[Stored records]
------
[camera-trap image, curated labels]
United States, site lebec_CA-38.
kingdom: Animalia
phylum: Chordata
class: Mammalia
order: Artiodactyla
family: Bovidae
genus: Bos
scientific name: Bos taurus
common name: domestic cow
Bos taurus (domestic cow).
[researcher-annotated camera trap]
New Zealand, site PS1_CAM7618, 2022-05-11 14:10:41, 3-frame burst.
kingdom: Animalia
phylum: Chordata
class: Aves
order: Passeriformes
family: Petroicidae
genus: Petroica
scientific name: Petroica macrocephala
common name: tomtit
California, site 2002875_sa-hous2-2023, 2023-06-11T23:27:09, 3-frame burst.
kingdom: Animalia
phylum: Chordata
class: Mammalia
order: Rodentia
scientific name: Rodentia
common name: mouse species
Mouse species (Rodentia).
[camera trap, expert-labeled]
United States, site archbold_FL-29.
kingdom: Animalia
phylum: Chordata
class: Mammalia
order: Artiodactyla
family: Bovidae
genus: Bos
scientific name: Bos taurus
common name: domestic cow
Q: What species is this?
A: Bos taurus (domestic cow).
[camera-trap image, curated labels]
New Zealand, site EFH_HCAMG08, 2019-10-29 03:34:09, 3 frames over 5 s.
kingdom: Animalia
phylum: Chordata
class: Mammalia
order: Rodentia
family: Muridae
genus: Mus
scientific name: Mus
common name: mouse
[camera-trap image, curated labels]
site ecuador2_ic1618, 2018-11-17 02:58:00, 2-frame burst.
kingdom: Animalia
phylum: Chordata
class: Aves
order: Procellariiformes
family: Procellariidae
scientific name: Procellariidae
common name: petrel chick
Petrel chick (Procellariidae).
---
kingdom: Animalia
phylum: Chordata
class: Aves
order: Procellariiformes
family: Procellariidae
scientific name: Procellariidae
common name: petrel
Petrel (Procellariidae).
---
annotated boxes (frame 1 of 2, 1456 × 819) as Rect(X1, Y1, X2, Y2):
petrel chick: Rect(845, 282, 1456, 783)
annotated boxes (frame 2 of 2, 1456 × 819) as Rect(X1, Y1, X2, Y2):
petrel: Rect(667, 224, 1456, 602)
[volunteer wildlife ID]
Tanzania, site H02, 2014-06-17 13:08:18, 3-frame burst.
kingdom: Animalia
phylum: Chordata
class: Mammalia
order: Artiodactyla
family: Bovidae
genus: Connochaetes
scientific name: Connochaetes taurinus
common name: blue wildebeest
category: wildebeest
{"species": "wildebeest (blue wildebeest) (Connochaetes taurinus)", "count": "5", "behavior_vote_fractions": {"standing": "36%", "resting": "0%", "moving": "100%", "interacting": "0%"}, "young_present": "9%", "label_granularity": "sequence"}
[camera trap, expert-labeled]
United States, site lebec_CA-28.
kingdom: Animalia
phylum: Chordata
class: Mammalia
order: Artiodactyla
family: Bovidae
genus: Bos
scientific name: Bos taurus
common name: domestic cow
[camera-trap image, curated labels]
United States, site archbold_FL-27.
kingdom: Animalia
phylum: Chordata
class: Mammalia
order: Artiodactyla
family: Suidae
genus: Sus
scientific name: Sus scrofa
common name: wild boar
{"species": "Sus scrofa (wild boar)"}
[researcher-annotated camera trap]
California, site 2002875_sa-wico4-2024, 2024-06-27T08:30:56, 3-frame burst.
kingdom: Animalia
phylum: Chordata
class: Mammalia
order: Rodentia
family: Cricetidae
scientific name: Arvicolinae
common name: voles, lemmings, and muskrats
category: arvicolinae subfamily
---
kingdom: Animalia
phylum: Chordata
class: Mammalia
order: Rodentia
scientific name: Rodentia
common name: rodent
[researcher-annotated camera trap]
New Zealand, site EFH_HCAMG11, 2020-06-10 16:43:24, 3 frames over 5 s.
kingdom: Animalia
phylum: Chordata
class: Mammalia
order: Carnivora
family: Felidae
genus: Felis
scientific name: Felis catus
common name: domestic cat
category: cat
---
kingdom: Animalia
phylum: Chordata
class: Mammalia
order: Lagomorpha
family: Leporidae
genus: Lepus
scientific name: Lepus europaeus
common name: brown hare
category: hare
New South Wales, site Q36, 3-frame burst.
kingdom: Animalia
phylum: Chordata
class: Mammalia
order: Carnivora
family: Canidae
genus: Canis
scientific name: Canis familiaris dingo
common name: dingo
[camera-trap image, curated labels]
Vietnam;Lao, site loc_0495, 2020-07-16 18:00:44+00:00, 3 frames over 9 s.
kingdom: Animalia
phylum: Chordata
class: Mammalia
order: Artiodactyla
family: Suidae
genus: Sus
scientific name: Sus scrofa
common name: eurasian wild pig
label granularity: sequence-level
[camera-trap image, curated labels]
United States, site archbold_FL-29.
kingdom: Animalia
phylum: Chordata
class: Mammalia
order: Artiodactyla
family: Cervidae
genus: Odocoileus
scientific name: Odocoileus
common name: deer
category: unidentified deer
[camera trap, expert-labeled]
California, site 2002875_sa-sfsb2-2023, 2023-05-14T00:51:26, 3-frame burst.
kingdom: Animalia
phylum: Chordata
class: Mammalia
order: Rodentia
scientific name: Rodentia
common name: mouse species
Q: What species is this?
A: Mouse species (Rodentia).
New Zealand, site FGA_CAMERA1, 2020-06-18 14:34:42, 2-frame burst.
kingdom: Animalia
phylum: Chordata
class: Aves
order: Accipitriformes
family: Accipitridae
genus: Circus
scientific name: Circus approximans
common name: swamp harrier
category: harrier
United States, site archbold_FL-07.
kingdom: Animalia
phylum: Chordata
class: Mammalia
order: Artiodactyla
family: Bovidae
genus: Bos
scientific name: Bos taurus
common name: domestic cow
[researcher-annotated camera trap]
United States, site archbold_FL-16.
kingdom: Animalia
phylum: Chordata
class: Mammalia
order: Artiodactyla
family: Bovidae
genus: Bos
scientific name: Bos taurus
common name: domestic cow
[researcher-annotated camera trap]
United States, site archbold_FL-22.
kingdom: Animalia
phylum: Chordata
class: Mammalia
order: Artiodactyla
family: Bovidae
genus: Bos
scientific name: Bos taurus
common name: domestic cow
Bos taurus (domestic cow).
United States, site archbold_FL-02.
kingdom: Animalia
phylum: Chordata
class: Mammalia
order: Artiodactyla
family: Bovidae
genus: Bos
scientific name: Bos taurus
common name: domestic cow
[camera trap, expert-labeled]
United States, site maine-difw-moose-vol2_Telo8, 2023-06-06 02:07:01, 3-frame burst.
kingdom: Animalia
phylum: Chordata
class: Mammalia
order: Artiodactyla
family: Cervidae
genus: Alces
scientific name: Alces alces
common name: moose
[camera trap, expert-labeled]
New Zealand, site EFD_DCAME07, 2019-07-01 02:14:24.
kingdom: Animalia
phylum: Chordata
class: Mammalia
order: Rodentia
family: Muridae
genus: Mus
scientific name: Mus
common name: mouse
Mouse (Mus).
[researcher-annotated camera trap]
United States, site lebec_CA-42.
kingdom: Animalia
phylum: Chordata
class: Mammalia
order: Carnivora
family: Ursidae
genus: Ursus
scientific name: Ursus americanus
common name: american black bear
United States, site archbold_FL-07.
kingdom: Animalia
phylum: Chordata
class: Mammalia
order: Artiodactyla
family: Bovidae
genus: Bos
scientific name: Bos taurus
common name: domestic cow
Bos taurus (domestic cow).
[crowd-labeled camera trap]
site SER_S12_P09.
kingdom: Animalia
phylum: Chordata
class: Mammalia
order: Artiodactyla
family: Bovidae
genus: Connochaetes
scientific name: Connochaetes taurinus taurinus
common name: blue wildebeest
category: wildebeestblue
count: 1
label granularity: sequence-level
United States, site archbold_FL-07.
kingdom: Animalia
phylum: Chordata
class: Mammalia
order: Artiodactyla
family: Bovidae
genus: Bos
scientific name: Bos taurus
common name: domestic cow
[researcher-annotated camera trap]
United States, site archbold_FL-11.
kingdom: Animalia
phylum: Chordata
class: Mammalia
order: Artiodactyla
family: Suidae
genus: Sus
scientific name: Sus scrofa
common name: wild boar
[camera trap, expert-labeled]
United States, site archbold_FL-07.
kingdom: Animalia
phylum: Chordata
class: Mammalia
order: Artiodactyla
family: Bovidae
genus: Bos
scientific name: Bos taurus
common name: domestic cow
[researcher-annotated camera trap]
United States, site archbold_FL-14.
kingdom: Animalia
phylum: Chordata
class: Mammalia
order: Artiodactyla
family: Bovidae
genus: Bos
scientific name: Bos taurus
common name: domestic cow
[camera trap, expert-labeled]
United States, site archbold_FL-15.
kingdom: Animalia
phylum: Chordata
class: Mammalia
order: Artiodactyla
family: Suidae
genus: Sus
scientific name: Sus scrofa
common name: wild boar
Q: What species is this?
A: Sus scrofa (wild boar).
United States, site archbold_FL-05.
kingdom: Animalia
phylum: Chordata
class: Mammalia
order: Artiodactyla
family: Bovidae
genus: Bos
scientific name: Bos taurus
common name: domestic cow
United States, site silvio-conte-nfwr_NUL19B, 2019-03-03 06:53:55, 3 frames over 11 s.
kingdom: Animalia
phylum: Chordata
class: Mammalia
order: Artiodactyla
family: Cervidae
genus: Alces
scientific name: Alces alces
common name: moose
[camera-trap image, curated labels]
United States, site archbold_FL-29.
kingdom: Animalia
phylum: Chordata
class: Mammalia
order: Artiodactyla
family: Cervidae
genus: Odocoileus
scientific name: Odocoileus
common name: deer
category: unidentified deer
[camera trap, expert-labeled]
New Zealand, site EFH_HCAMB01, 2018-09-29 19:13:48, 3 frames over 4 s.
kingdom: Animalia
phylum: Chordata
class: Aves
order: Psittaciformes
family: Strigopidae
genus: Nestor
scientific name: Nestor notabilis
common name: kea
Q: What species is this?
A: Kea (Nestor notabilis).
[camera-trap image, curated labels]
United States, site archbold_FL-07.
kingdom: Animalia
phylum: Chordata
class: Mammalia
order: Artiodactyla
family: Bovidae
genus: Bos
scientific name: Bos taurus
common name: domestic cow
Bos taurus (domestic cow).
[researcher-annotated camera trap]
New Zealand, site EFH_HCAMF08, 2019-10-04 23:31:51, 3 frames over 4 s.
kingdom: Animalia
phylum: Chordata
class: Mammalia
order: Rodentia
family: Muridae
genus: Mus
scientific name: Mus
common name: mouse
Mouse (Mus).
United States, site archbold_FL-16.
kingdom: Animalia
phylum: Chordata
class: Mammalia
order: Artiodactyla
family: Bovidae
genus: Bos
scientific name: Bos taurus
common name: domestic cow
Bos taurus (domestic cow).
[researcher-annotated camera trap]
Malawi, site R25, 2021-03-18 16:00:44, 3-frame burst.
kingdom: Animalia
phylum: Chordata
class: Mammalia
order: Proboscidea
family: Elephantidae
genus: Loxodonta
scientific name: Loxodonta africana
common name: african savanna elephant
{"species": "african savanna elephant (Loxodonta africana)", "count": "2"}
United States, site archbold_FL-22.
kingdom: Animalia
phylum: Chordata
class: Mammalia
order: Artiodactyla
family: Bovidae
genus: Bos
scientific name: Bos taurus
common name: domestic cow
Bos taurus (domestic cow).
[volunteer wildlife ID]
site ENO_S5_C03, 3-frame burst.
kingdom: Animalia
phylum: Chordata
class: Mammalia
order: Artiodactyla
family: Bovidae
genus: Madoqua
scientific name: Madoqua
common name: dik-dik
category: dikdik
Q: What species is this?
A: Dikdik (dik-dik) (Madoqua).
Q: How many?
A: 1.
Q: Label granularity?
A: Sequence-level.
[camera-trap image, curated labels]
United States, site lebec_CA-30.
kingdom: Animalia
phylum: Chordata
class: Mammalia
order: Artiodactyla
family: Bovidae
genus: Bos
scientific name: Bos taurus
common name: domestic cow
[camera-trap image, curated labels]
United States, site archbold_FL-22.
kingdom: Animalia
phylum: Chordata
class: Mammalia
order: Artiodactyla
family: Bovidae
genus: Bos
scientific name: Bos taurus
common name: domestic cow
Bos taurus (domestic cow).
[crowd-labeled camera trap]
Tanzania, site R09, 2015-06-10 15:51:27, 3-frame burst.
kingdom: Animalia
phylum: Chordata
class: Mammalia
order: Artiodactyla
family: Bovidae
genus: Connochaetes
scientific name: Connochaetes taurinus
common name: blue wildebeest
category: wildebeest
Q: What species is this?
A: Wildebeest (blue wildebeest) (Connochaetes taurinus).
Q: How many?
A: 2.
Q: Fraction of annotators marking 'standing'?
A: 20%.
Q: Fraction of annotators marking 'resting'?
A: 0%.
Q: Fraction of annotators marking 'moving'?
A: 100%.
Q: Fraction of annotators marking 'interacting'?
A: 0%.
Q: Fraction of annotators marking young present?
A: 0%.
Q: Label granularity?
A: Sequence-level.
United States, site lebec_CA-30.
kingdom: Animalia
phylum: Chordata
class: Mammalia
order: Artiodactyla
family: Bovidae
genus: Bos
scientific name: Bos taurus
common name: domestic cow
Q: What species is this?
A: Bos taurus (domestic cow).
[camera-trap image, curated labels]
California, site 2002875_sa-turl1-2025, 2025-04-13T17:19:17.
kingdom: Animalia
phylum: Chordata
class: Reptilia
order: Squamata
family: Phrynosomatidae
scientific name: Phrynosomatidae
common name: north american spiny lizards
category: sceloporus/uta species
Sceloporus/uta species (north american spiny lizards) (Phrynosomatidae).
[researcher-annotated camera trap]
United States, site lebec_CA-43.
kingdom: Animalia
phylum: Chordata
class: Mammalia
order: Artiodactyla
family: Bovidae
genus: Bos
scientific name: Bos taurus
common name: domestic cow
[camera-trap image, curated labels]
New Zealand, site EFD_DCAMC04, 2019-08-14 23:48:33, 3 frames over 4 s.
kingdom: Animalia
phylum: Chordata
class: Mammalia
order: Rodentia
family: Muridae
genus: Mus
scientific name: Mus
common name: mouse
------
◆ Assigned task
Which lines of the data contain the string "moving"? Copy each one.

◆ Task output
{"species": "wildebeest (blue wildebeest) (Connochaetes taurinus)", "count": "5", "behavior_vote_fractions": {"standing": "36%", "resting": "0%", "moving": "100%", "interacting": "0%"}, "young_present": "9%", "label_granularity": "sequence"}
Q: Fraction of annotators marking 'moving'?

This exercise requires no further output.